体調が悪く校正ができなかったので後で諸々書き直すと思います。申し訳ございません。話の筋は変わらないです。


その出来事があった翌日から、私はしきりに橋田先輩のことを見るようになってしまった。皆が言うように、確かにかっこいい。身長が高く脚が長い。イケメンだし野球も上手い。皆の憧れるあの人が私のことを、と思うと誇らしさすら覚えた。

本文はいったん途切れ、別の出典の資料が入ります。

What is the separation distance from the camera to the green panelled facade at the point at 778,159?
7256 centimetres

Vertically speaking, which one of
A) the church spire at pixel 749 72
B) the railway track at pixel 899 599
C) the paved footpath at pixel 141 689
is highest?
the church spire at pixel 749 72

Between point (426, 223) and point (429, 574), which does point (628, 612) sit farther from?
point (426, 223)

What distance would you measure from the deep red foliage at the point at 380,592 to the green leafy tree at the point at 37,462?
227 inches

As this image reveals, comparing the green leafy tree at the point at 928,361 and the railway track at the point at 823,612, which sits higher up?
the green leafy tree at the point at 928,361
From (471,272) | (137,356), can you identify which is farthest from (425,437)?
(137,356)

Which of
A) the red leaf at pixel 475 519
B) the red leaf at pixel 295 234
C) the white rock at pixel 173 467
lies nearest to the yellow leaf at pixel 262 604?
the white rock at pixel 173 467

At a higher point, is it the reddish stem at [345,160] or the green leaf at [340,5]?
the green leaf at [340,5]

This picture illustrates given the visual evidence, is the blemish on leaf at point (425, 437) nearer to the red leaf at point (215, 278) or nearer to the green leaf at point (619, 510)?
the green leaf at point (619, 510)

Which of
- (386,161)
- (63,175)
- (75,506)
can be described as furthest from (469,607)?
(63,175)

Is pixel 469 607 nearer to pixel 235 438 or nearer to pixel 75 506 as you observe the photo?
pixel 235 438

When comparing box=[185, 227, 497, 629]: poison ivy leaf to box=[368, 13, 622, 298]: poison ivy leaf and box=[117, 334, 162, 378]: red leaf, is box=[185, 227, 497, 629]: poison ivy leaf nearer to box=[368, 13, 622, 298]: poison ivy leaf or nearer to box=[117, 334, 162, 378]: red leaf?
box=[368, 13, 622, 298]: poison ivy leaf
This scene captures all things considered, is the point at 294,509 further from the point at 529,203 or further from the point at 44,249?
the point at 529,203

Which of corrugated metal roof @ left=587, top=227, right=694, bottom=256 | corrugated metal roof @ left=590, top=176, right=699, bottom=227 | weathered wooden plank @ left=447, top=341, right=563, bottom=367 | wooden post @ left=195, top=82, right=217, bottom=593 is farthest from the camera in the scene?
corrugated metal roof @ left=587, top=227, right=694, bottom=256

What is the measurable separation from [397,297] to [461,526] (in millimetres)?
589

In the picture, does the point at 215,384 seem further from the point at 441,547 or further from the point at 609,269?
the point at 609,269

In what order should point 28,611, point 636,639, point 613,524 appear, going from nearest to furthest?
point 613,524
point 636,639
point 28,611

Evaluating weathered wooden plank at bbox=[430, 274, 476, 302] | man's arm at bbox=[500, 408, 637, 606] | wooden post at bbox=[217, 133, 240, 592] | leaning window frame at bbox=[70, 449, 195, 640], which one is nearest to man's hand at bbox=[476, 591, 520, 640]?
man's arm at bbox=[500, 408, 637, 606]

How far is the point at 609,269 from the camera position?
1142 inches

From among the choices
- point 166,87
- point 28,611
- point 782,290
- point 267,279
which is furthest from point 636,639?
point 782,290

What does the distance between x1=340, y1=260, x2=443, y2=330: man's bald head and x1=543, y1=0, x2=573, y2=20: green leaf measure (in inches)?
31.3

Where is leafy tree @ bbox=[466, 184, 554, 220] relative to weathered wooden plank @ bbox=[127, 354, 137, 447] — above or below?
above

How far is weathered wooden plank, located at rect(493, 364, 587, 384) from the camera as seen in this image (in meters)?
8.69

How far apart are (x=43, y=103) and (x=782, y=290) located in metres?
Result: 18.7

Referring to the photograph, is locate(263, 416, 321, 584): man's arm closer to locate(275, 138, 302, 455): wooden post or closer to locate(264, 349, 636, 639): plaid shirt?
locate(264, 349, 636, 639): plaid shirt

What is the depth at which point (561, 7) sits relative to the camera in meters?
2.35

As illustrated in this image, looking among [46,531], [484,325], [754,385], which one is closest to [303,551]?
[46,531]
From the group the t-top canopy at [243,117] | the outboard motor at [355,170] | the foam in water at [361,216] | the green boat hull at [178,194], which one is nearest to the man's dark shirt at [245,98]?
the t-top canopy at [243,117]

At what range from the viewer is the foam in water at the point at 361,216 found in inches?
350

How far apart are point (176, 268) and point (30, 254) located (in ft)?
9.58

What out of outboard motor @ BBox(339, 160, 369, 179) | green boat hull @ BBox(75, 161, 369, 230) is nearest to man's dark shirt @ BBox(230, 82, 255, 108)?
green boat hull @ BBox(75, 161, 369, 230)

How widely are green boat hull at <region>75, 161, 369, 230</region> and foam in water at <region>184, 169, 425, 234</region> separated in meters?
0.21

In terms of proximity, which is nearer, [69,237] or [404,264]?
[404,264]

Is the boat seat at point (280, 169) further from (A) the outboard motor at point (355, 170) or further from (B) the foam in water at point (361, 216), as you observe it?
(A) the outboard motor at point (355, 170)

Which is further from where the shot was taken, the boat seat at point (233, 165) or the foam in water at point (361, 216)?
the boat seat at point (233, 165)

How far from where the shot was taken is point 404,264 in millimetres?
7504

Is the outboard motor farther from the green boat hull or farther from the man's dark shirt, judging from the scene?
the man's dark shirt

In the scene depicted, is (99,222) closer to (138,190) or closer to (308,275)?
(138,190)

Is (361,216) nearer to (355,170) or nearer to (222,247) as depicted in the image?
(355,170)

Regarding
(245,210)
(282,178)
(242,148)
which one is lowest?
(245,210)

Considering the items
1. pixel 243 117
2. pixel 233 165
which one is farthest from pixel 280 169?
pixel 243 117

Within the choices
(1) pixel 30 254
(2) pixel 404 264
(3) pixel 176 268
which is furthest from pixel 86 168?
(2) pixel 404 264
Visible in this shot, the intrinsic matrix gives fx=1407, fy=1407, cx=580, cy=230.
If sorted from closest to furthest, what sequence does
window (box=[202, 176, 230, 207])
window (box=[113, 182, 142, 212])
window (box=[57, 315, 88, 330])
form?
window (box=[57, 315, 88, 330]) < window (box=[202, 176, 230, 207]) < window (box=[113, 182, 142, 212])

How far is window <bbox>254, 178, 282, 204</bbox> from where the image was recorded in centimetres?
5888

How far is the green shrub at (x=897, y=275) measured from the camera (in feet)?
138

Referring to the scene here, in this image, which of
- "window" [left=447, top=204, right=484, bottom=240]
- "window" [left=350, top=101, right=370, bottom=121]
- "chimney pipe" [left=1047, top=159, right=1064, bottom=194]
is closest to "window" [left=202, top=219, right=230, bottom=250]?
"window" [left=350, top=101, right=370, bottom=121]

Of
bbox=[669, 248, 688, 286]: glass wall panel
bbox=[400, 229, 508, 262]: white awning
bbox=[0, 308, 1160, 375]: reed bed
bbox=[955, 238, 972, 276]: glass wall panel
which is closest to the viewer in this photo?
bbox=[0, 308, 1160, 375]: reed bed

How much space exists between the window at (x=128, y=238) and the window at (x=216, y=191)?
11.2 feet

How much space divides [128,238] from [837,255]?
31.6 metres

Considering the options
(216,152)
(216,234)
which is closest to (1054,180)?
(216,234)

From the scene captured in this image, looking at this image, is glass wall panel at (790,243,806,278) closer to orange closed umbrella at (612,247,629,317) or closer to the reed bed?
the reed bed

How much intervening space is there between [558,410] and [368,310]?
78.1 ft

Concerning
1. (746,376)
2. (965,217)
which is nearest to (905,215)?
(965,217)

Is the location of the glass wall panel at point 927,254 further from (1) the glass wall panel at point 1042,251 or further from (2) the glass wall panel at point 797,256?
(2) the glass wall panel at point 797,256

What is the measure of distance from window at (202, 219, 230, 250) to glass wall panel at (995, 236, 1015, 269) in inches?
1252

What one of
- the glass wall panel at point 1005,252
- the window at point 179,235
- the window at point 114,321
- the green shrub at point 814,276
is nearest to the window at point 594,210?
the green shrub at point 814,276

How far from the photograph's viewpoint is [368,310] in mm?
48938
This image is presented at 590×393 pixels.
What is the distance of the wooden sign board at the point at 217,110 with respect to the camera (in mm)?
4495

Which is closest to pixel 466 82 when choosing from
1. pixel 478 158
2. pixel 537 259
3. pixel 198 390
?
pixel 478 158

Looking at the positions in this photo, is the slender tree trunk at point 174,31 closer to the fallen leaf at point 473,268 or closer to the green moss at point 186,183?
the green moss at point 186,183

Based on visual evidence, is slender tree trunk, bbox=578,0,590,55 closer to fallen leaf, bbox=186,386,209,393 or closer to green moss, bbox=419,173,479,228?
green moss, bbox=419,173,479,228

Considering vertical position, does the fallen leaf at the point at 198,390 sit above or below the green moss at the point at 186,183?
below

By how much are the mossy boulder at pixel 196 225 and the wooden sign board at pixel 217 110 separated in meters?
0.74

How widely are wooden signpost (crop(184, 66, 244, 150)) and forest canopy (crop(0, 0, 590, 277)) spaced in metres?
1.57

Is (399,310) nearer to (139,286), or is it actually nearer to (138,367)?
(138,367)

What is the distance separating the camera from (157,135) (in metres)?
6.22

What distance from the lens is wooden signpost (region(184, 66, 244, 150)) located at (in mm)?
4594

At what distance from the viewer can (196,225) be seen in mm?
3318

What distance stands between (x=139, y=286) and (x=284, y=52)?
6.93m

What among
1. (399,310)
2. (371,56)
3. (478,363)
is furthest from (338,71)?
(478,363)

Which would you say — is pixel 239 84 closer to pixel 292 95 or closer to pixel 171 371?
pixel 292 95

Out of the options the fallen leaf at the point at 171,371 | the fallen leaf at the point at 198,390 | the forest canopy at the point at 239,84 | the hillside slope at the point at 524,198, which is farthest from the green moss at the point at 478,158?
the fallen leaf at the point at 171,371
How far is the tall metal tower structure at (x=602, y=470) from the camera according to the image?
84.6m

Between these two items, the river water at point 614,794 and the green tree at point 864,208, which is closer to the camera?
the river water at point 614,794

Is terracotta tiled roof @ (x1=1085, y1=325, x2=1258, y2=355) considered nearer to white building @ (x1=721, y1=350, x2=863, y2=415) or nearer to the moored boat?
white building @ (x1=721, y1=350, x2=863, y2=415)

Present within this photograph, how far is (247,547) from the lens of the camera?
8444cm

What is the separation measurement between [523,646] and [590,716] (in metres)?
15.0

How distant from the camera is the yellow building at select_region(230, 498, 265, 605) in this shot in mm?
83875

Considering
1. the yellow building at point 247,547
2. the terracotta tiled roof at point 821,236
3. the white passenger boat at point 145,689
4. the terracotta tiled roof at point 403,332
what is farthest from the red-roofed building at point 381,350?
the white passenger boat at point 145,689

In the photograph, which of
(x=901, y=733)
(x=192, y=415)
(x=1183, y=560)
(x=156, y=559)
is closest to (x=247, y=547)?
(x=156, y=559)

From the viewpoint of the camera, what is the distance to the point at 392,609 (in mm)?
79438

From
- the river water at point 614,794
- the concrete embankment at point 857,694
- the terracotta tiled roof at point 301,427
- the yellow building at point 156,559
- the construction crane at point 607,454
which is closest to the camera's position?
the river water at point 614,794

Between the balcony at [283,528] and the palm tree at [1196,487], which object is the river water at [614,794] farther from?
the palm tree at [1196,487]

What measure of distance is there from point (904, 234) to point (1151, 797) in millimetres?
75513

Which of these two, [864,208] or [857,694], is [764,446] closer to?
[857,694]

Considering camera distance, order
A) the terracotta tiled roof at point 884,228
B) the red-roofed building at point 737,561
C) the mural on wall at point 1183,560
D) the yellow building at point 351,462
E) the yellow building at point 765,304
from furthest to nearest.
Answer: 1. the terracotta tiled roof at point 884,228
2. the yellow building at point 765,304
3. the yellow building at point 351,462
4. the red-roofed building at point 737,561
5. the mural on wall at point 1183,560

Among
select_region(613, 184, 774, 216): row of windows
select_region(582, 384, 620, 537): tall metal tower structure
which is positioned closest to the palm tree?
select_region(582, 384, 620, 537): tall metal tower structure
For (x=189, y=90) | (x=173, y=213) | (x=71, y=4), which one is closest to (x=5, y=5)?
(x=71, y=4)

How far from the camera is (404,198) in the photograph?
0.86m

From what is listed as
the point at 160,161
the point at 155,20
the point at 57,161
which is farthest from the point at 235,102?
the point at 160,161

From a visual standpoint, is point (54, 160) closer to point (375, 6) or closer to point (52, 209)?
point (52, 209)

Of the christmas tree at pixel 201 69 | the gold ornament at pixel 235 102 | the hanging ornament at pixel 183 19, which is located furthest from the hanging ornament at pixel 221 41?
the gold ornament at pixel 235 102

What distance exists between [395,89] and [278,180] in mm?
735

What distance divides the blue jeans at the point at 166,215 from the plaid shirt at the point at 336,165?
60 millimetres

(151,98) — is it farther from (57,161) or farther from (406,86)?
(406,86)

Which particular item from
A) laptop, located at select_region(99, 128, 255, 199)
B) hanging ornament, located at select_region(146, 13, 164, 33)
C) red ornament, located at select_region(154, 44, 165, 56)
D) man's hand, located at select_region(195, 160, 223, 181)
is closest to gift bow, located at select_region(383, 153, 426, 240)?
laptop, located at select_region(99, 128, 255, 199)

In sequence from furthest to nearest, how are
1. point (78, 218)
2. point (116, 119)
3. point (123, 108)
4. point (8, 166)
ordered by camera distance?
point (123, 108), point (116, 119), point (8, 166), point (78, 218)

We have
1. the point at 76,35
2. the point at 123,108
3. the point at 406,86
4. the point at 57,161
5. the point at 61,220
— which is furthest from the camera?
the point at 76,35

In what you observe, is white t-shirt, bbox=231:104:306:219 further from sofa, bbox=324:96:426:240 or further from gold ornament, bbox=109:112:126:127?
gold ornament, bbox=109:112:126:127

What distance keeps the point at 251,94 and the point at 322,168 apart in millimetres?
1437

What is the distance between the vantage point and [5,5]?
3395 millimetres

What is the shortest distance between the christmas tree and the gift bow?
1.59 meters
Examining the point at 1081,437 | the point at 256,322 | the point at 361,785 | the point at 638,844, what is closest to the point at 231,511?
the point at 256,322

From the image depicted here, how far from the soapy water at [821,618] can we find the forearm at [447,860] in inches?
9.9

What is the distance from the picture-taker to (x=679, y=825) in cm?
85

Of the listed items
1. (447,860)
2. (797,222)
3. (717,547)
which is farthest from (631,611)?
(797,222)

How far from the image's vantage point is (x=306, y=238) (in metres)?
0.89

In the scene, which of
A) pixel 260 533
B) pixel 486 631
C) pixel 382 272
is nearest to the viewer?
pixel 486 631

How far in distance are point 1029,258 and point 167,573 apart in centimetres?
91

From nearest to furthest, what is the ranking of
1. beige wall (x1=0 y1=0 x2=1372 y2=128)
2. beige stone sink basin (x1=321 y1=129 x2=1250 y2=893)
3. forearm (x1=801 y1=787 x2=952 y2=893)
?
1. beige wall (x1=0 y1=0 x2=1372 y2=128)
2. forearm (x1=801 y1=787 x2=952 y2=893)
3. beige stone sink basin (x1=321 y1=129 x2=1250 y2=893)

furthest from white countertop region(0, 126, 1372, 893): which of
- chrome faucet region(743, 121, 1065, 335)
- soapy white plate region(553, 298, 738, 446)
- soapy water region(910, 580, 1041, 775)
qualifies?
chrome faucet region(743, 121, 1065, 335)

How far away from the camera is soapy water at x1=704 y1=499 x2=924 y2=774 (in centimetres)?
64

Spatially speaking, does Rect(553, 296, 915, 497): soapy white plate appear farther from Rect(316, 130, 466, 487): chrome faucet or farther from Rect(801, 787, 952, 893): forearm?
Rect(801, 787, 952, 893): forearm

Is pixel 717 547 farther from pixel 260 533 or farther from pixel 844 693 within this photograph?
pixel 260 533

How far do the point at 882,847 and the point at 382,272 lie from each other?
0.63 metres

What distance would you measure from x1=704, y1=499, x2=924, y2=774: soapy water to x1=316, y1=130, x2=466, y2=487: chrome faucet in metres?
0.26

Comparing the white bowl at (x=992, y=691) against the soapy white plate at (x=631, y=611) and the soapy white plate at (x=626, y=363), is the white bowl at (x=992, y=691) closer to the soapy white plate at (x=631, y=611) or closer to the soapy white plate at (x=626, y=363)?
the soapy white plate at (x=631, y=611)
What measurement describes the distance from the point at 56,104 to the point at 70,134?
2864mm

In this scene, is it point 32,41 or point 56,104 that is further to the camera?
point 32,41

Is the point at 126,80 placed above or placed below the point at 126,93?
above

 部活以外でも私は先輩を意識するようになってしまった。私は別に好きじゃない、でも、向こうから来てくれるなら付き合わなくもない。なんて、そんなことを思いながら日々を過ごした。部活に行くたびに、「今日は告白されるんじゃないか」とソワソワしていた。


 しかし何事もなく、三年生は引退した。やっぱり甲子園には行けず、県大会の四回戦で負けた。その直後に、入部してから初めての土日休みができた。私は久々に中学時代の友人と遊ぶことになった。

 特に仲の良かった三人で集まり、地元のショッピングモールで映画を見たりゲームセンターで遊んだりした。そして手持ち無沙汰になるとスタバに行き、新作を飲みながらのんびり話を始めた。勉強の話。新しい友達の話。そして恋愛の話になった。

「出会いないよー」

 そう嘆くのは女子高に行った友達だった。

「周りの男って、もうおじさんくらいの先生しかいないもん」

「私も共学だけど、クラスの男子がみんな芋っぽいっていうかさ。偏差値高いとガリ勉しかいない」

「それはきついねー」

 私は共感しながら、密かに優越感に浸っていた。これまで無縁だった恋愛に、私はある程度関われている。しかもみんなの憧れる橋田先輩とだ。そう考えると、友達に自慢したくなった。

「里香ちゃんはどうなの?」

 キタ! と思った。

「いやー、私もなんもないけど……」

 私はもったいぶって、皆を引き付けてから続きを発した。

「でも何か、皆がいいって話してる先輩と仲良くて、結構いい感じかも」

「えー何それー!」

「いいなー。私も部活入れば良かったー」

 みんなが羨望の眼差しで私を見つめていた。それは地味だった私にはこれまでにない体験で、とてつもない気持ちよさだった。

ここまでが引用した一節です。